Kirkdale in December

Found in a book of 19th century newspaper cuttings; signed 'A.R.'; communicated by Lorna Watts

1.  O leafless trees, O ice-bound brook,
    O fallen leaves all dead and sere;
How chilling and how deathly falls
    The cold breath of the changing year.
2.  The old earth sleeps in spotless robes, 
     In cloudless frosty light, -
And glistening bright as clustered gems,
     The snow lies pure and white.
3.  But pearly snow, and nipping frost,
     And hoary rime must vanish soon;
And once again the land shall throb
     With all the life of balmy June.
4.  Unstirred by every quickening pulse
     That yearly leaps to life around,
The seed sown with such bitter tears,
     Lies in God's Acre's hallowed ground.

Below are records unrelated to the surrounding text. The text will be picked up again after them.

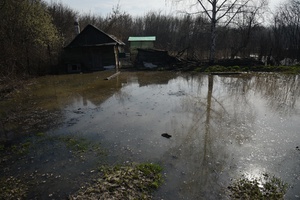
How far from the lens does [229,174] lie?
16.0ft

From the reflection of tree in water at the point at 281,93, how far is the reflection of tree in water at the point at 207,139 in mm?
1284

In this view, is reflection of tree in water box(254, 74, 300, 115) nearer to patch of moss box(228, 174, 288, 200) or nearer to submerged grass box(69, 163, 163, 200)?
patch of moss box(228, 174, 288, 200)

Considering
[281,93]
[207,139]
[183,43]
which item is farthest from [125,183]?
[183,43]

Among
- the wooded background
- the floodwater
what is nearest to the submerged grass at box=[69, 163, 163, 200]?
the floodwater

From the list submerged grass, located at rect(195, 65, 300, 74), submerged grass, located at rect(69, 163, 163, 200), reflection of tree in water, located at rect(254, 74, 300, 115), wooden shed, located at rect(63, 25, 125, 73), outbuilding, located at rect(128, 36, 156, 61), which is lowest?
submerged grass, located at rect(69, 163, 163, 200)

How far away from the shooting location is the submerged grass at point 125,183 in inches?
166

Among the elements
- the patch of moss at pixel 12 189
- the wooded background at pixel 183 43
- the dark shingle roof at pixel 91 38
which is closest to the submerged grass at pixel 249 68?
the wooded background at pixel 183 43

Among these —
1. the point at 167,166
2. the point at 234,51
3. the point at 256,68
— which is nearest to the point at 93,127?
the point at 167,166

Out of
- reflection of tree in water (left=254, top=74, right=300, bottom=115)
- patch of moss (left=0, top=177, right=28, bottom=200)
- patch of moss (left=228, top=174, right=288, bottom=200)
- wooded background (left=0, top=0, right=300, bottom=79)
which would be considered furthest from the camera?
wooded background (left=0, top=0, right=300, bottom=79)

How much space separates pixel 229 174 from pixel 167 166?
1387 millimetres

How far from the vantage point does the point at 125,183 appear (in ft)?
15.0

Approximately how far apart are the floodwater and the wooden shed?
12.3 m

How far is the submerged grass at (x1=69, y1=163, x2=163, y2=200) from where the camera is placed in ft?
13.9

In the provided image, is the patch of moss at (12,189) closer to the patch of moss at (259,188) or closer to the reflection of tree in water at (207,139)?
the reflection of tree in water at (207,139)
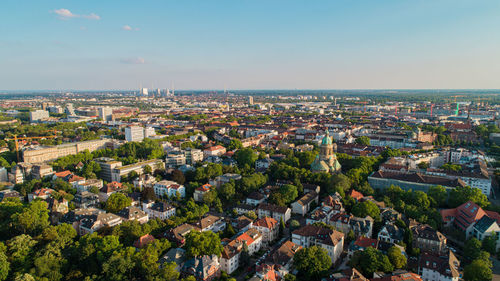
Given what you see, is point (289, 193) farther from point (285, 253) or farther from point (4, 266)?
point (4, 266)

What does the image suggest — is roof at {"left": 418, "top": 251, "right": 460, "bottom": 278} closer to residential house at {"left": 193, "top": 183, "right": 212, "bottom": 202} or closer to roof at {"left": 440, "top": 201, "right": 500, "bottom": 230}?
roof at {"left": 440, "top": 201, "right": 500, "bottom": 230}

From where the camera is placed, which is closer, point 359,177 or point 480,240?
point 480,240

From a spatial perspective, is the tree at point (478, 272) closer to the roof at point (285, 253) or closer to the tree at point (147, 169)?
the roof at point (285, 253)

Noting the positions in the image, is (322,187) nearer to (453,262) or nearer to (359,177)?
(359,177)

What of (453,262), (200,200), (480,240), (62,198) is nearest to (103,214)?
(62,198)

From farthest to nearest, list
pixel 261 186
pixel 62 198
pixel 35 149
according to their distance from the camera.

5.  Where monkish hymns and monkish feet
     Were known within this wooded glen, -
And all our hardy fathers feared
     The war-cry of the Northern men; -
6.  Even then perchance, the funeral chant
    Had echoed in the lonely wood;
So long ago, the sorrowing monks
    Beside the open grave had stood.
7.  For centuries now, in this lone vale,
   In an unbroken stillness lie
The treasures that the riven heart
   Gave up with many a heart-felt sigh.
8.  Yet even those who sleep so long,
   God's quickening touch shall wake at last;
In changeless summer, blighted hearts
   Shall find their winter over-past.